Thanks for replying. A lot of food for thought.

On 17 April 2012 15:37, Stewart, Robert <Robert.Stewart_at_[hidden]> wrote:
>
> I applaud your desire to avoid breaking code, but there may be a
> problem.  If the header is included in different places with
> different definitions for the macro, won't that violate the ODR?
> All code linked into an application, whether statically or
> dynamically, must use the same definition for the macro.  I can
> imagine many scenarios which would violate that precondition
> without warning.

There's actually no ODR risk. The only difference is whether the
function to prevent implicit conversions is present or not. If it
isn't instantiated then the two versions of the header are effectively
identical. If it is instantiated the result is a compile error.

>> A different solution might be to change the implement of
>> Boost.Hash for bools, so that the bool overload isn't
>> required. But that would be treating the sympton, as other
>> implicit casts could cause problems.
>
> You can make all of the existing overloads into function
> templates and use SFINAE to select the specific type in each
> case.  That is, whereas there is now a bool overload, make it a
> function template that uses SFINAE to enable it only when the
> template parameter is bool.  That approach would disallow any
> implicit conversions to the built-in types for which there are
> now overloads.  That is a breaking change, of course.

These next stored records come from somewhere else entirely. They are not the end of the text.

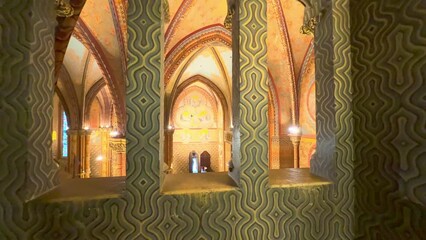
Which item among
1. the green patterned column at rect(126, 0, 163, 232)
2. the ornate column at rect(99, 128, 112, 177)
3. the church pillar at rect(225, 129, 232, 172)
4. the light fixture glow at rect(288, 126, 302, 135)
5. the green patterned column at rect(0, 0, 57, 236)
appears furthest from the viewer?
the ornate column at rect(99, 128, 112, 177)

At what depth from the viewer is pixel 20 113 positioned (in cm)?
121

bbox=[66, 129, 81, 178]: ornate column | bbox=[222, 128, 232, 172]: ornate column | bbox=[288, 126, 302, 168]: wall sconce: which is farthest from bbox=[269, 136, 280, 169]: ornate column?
bbox=[66, 129, 81, 178]: ornate column

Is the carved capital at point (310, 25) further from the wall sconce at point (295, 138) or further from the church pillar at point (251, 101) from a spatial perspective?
the wall sconce at point (295, 138)

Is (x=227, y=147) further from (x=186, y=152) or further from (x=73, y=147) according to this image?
(x=73, y=147)

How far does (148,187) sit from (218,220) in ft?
1.48

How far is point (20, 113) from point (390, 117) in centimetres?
195

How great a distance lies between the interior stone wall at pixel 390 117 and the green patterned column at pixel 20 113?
1.88 metres

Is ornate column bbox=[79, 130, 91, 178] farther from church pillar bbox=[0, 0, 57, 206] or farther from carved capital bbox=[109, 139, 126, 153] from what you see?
→ church pillar bbox=[0, 0, 57, 206]

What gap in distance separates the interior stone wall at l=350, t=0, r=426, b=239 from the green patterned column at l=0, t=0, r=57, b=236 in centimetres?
188

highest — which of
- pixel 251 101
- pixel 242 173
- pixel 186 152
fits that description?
pixel 251 101

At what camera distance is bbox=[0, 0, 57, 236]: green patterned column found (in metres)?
1.18

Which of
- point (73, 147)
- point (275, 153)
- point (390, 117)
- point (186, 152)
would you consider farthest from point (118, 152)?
point (186, 152)

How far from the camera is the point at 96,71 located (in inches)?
392

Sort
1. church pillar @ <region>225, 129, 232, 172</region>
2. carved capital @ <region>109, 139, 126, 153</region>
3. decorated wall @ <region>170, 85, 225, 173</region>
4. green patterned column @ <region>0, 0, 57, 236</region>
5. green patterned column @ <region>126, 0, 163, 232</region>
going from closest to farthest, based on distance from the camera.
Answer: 1. green patterned column @ <region>0, 0, 57, 236</region>
2. green patterned column @ <region>126, 0, 163, 232</region>
3. carved capital @ <region>109, 139, 126, 153</region>
4. church pillar @ <region>225, 129, 232, 172</region>
5. decorated wall @ <region>170, 85, 225, 173</region>
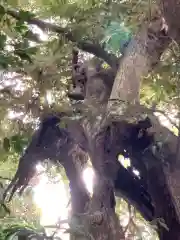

I'm not very keen on changing things in the public interface. Also,
I'm still supporting some of the less capable compilers which can be a
bit odd about SFINAE. Although I'm now using SFINAE in the unordered
containers and with a bit effort it's working okay in all the test
compilers.

I suppose the big question is, which implicit casts should considered
suitable. IIUC your solution has the advantage of only banning certain
implicit casts. Even if I wanted to avoid SFINAE, I could probably
write a type trait to detect them that doesn't rely on it.

I'm not sure if an implicit cast to a class' hash_function would
always be considered safe. For example, someone might supply a lossy
implicit conversion to std::string.

> You could also use std::numeric_limits<T>::is_specialized to
> detect a possibly larger set of types to which overloads in the
> details namespace could be applied.

That's an interesting idea regardless of this issue. But I'm not sure
how much you can infer from a numeric_limits specialisation. My worry
is that someone might specialise it for a class that gives the hash
function problems, something like a big int perhaps.